Introduction To Machine Learning With Applications In Information Security written by Mark Stamp and has been published by CRC Press this book supported file pdf, txt, epub, kindle and other format this book has been release on 2017-09-22 with Business & Economics categories.


Introduction to Machine Learning with Applications in Information Security provides a class-tested introduction to a wide variety of machine learning algorithms, reinforced through realistic applications. The book is accessible and doesn’t prove theorems, or otherwise dwell on mathematical theory. The goal is to present topics at an intuitive level, with just enough detail to clarify the underlying concepts. The book covers core machine learning topics in-depth, including Hidden Markov Models, Principal Component Analysis, Support Vector Machines, and Clustering. It also includes coverage of Nearest Neighbors, Neural Networks, Boosting and AdaBoost, Random Forests, Linear Discriminant Analysis, Vector Quantization, Naive Bayes, Regression Analysis, Conditional Random Fields, and Data Analysis. Most of the examples in the book are drawn from the field of information security, with many of the machine learning applications specifically focused on malware. The applications presented are designed to demystify machine learning techniques by providing straightforward scenarios. Many of the exercises in this book require some programming, and basic computing concepts are assumed in a few of the application sections. However, anyone with a modest amount of programming experience should have no trouble with this aspect of the book. Instructor resources, including PowerPoint slides, lecture videos, and other relevant material are provided on an accompanying website: http://www.cs.sjsu.edu/~stamp/ML/. For the reader’s benefit, the figures in the book are also available in electronic form, and in color.

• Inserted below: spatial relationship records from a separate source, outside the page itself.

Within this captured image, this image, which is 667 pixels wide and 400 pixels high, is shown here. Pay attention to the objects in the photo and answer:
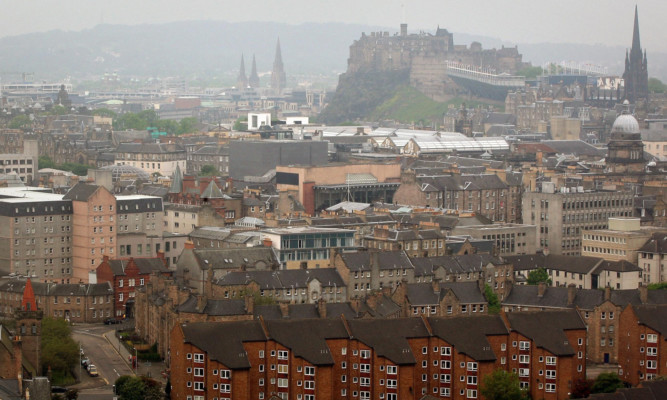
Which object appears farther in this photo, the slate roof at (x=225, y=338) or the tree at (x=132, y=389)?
the slate roof at (x=225, y=338)

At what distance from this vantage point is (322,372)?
92.0 metres

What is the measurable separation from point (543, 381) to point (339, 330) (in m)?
12.6

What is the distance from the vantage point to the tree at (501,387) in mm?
90562

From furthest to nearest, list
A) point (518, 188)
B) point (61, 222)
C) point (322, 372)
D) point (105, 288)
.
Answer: point (518, 188) → point (61, 222) → point (105, 288) → point (322, 372)

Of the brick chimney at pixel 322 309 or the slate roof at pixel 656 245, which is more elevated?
the slate roof at pixel 656 245

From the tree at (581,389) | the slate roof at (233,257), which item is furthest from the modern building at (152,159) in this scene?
the tree at (581,389)

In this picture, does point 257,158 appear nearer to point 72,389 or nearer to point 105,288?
point 105,288

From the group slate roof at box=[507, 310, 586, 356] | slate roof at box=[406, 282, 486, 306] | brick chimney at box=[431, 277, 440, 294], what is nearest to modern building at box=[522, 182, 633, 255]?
slate roof at box=[406, 282, 486, 306]

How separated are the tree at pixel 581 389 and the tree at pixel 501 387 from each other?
4289mm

About the Author Mark Stamp has been a Professor of Computer Science at San Jose State University since 2002. Prior to that, he worked at the National Security Agency (NSA) for seven years, and a Silicon Valley startup company for two years. He received his Ph.D. from Texas Tech University in 1992. His love affair with machine learning began in the early 1990s, when he was working at the NSA, and continues today at SJSU, where he has supervised vast numbers of master’s student projects, most of which involve a combination of information security and machine learning.